● **GIVEN PROBLEM**:
Write every record out again exactly, and keep images out of it.
··· MATERIAL FOR THIS TASK ···
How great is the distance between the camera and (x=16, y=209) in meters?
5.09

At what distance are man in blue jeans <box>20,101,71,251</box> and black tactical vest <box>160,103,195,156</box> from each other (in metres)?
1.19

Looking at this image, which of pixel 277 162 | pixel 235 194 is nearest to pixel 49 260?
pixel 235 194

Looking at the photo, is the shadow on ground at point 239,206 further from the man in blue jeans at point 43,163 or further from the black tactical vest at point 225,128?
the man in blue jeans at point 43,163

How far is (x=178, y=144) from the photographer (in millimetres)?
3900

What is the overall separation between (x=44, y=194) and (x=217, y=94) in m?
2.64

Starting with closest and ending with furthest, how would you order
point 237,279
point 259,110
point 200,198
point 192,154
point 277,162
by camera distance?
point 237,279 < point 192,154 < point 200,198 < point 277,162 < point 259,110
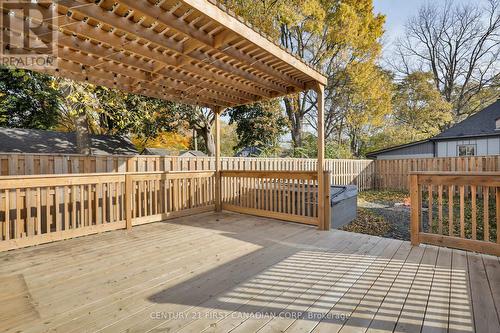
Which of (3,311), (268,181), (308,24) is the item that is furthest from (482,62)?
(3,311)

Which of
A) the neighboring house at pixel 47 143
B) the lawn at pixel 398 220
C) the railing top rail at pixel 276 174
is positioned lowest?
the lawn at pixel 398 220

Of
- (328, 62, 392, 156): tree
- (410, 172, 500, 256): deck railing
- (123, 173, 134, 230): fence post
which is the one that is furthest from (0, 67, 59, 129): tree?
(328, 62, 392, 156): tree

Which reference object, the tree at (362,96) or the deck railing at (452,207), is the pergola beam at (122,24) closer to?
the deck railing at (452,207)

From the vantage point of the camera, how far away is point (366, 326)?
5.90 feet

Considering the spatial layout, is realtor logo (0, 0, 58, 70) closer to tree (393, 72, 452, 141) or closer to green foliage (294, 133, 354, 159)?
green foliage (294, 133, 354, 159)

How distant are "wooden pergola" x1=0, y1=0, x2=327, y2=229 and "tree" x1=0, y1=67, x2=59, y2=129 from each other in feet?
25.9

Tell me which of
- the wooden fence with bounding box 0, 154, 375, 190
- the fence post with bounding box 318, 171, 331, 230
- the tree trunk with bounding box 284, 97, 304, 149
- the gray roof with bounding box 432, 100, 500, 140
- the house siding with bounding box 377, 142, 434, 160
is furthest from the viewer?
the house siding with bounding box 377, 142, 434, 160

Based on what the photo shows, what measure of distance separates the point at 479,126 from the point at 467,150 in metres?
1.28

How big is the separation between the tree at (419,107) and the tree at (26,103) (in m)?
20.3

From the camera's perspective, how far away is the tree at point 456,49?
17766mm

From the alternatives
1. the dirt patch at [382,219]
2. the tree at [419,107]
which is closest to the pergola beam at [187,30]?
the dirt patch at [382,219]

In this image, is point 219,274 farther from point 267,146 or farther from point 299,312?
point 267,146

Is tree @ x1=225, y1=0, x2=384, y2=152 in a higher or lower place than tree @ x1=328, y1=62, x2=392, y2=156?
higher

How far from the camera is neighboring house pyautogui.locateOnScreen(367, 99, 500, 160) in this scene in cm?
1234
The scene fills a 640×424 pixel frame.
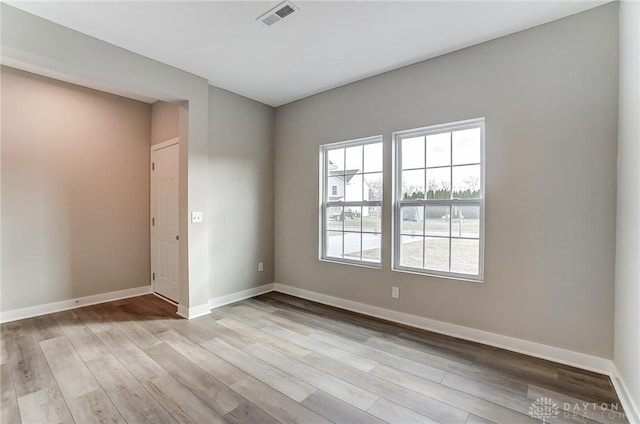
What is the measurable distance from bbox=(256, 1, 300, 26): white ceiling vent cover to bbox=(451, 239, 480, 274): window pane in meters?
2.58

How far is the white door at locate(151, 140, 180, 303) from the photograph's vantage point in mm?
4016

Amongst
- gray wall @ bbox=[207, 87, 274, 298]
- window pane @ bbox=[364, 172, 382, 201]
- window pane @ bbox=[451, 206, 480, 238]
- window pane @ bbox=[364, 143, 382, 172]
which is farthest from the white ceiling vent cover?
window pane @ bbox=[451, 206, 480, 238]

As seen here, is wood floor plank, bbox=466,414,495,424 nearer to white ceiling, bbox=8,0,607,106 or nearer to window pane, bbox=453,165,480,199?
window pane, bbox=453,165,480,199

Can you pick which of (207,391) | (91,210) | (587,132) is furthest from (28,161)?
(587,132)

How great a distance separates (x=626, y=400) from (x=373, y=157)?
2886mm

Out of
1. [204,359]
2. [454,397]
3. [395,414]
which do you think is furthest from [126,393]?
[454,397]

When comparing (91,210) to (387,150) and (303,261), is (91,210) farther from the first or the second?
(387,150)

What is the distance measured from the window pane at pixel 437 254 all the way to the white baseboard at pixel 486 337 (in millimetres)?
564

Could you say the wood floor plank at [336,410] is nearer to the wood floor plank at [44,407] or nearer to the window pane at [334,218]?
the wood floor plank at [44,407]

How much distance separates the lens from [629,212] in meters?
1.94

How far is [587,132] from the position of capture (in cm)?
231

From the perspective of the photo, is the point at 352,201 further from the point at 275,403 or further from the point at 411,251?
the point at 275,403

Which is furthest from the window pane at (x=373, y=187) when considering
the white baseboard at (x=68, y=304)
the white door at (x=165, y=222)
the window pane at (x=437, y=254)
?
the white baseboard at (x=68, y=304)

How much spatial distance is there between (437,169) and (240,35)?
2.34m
···
● **ANSWER TO THE PROBLEM**:
How great is the distance between the camera and (x=16, y=209) in meters?
5.09

At what distance are man in blue jeans <box>20,101,71,251</box> and black tactical vest <box>160,103,195,156</box> from each other (in metres)?
1.19

Looking at this image, which of pixel 277 162 | pixel 235 194 is nearest to pixel 49 260?
pixel 235 194

Looking at the photo, is the shadow on ground at point 239,206 further from the man in blue jeans at point 43,163 or further from the black tactical vest at point 225,128?
the man in blue jeans at point 43,163

How far is (x=178, y=144) from the photographer (in millimetres)?
3900

What is the overall separation between (x=44, y=194) and (x=217, y=94) in m?
2.64

Starting with closest and ending with furthest, how would you order
point 237,279
point 259,110
point 200,198
point 192,154
point 277,162
by camera distance?
point 237,279 < point 192,154 < point 200,198 < point 277,162 < point 259,110
Which of (3,311), (268,181), (308,24) is the item that is furthest from (482,62)?
(3,311)

Which of
A) the neighboring house at pixel 47 143
B) the lawn at pixel 398 220
C) the railing top rail at pixel 276 174
is positioned lowest?
the lawn at pixel 398 220

Of
- (328, 62, 392, 156): tree
- (410, 172, 500, 256): deck railing
- (123, 173, 134, 230): fence post
which is the one that is furthest from (0, 67, 59, 129): tree?
(328, 62, 392, 156): tree

Which reference object, the tree at (362,96) or the deck railing at (452,207), is the pergola beam at (122,24) closer to?
the deck railing at (452,207)

From the vantage point of the camera, how far away is point (366, 326)?
5.90 feet

Considering the spatial layout, is realtor logo (0, 0, 58, 70) closer to tree (393, 72, 452, 141) or closer to green foliage (294, 133, 354, 159)?
green foliage (294, 133, 354, 159)

How distant are "wooden pergola" x1=0, y1=0, x2=327, y2=229 and "tree" x1=0, y1=67, x2=59, y2=129 from each other in feet?
25.9

Tell me which of
- the wooden fence with bounding box 0, 154, 375, 190
- the fence post with bounding box 318, 171, 331, 230
- the tree trunk with bounding box 284, 97, 304, 149
- the gray roof with bounding box 432, 100, 500, 140
- the house siding with bounding box 377, 142, 434, 160
is furthest from the viewer?
the house siding with bounding box 377, 142, 434, 160

Based on what the photo shows, what measure of distance separates the point at 479,126 from the point at 467,150 in metres?
1.28

How big is the separation between the tree at (419,107) and the tree at (26,103) (in m)?
20.3

From the camera's perspective, how far away is the tree at point 456,49?
17766mm

From the alternatives
1. the dirt patch at [382,219]
2. the tree at [419,107]
which is closest to the pergola beam at [187,30]?
the dirt patch at [382,219]

In this image, is point 219,274 farther from point 267,146 or farther from point 299,312?
point 267,146

Is tree @ x1=225, y1=0, x2=384, y2=152 in a higher or lower place than tree @ x1=328, y1=62, x2=392, y2=156?
higher

How far from the camera is neighboring house pyautogui.locateOnScreen(367, 99, 500, 160) in this scene in cm?
1234
The scene fills a 640×424 pixel frame.
What is the measurable distance from bbox=(256, 1, 300, 26): white ceiling vent cover to bbox=(451, 239, 480, 274): window pane in meters?
2.58

How far is the white door at locate(151, 140, 180, 303) from the photograph's vantage point in mm?
4016

Amongst
- gray wall @ bbox=[207, 87, 274, 298]
- window pane @ bbox=[364, 172, 382, 201]
- window pane @ bbox=[451, 206, 480, 238]
- window pane @ bbox=[364, 143, 382, 172]
which is farthest from the white ceiling vent cover?
window pane @ bbox=[451, 206, 480, 238]

As seen here, is wood floor plank, bbox=466,414,495,424 nearer to white ceiling, bbox=8,0,607,106 or nearer to window pane, bbox=453,165,480,199?
window pane, bbox=453,165,480,199

Can you pick which of (207,391) | (91,210) | (587,132) is furthest from (28,161)?
(587,132)

How great a distance separates (x=626, y=400) from (x=373, y=157)?
2886mm

Out of
1. [204,359]
2. [454,397]
3. [395,414]
which do you think is furthest from [126,393]?
[454,397]

When comparing (91,210) to (387,150) and (303,261), is (91,210) farther from the first or the second?
(387,150)

What is the distance measured from the window pane at pixel 437 254 all the way to the white baseboard at pixel 486 337 (in millimetres)?
564

Could you say the wood floor plank at [336,410] is nearer to the wood floor plank at [44,407] or nearer to the window pane at [334,218]?
the wood floor plank at [44,407]

How much distance separates the lens from [629,212] in meters?
1.94

How far is [587,132] from the position of capture (in cm)?
231

From the perspective of the photo, is the point at 352,201 further from the point at 275,403 or further from the point at 411,251?
the point at 275,403

Which is furthest from the window pane at (x=373, y=187) when considering
the white baseboard at (x=68, y=304)
the white door at (x=165, y=222)
the window pane at (x=437, y=254)
?
the white baseboard at (x=68, y=304)

How much spatial distance is there between (437,169) and (240,35)?
2.34m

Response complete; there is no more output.